Try it:
Each line below must be reproduced exactly.

[Extracted page text data]
· · · ·
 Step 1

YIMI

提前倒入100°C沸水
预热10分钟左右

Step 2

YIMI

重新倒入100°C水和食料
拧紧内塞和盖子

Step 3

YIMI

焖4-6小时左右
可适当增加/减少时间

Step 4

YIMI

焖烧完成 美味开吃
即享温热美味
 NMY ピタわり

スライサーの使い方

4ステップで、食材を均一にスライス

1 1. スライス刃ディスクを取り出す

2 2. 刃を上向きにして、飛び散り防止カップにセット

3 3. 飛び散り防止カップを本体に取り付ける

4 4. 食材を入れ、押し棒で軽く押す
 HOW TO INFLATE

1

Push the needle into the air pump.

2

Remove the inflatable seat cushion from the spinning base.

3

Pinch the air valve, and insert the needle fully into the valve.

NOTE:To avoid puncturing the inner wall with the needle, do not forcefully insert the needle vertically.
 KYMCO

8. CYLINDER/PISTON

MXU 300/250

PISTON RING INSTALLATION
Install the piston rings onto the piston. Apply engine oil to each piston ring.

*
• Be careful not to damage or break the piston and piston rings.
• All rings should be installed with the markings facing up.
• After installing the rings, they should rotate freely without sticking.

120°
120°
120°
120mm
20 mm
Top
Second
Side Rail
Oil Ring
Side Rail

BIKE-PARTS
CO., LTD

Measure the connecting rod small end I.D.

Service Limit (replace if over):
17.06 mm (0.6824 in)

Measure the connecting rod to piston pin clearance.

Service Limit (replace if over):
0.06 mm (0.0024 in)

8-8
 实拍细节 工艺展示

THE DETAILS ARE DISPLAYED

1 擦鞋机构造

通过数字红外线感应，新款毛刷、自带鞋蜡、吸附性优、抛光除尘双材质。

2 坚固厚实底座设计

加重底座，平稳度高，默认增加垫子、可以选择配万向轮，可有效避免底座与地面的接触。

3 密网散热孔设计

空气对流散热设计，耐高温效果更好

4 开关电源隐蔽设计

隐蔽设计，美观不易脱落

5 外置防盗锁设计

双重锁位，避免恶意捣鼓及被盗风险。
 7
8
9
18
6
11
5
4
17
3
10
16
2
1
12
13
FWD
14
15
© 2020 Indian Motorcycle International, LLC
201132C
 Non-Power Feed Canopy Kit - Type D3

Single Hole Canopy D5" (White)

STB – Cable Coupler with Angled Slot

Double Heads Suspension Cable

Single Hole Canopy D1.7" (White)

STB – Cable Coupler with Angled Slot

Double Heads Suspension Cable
· · · ·
Final answer:
 Step 1

YIMI

提前倒入100°C沸水
预热10分钟左右

Step 2

YIMI

重新倒入100°C水和食料
拧紧内塞和盖子

Step 3

YIMI

焖4-6小时左右
可适当增加/减少时间

Step 4

YIMI

焖烧完成 美味开吃
即享温热美味
 NMY ピタわり

スライサーの使い方

4ステップで、食材を均一にスライス

1 1. スライス刃ディスクを取り出す

2 2. 刃を上向きにして、飛び散り防止カップにセット

3 3. 飛び散り防止カップを本体に取り付ける

4 4. 食材を入れ、押し棒で軽く押す
 HOW TO INFLATE

1

Push the needle into the air pump.

2

Remove the inflatable seat cushion from the spinning base.

3

Pinch the air valve, and insert the needle fully into the valve.

NOTE:To avoid puncturing the inner wall with the needle, do not forcefully insert the needle vertically.
 KYMCO

8. CYLINDER/PISTON

MXU 300/250

PISTON RING INSTALLATION
Install the piston rings onto the piston. Apply engine oil to each piston ring.

*
• Be careful not to damage or break the piston and piston rings.
• All rings should be installed with the markings facing up.
• After installing the rings, they should rotate freely without sticking.

120°
120°
120°
120mm
20 mm
Top
Second
Side Rail
Oil Ring
Side Rail

BIKE-PARTS
CO., LTD

Measure the connecting rod small end I.D.

Service Limit (replace if over):
17.06 mm (0.6824 in)

Measure the connecting rod to piston pin clearance.

Service Limit (replace if over):
0.06 mm (0.0024 in)

8-8
 实拍细节 工艺展示

THE DETAILS ARE DISPLAYED

1 擦鞋机构造

通过数字红外线感应，新款毛刷、自带鞋蜡、吸附性优、抛光除尘双材质。

2 坚固厚实底座设计

加重底座，平稳度高，默认增加垫子、可以选择配万向轮，可有效避免底座与地面的接触。

3 密网散热孔设计

空气对流散热设计，耐高温效果更好

4 开关电源隐蔽设计

隐蔽设计，美观不易脱落

5 外置防盗锁设计

双重锁位，避免恶意捣鼓及被盗风险。
 7
8
9
18
6
11
5
4
17
3
10
16
2
1
12
13
FWD
14
15
© 2020 Indian Motorcycle International, LLC
201132C
 Non-Power Feed Canopy Kit - Type D3

Single Hole Canopy D5" (White)

STB – Cable Coupler with Angled Slot

Double Heads Suspension Cable

Single Hole Canopy D1.7" (White)

STB – Cable Coupler with Angled Slot

Double Heads Suspension Cable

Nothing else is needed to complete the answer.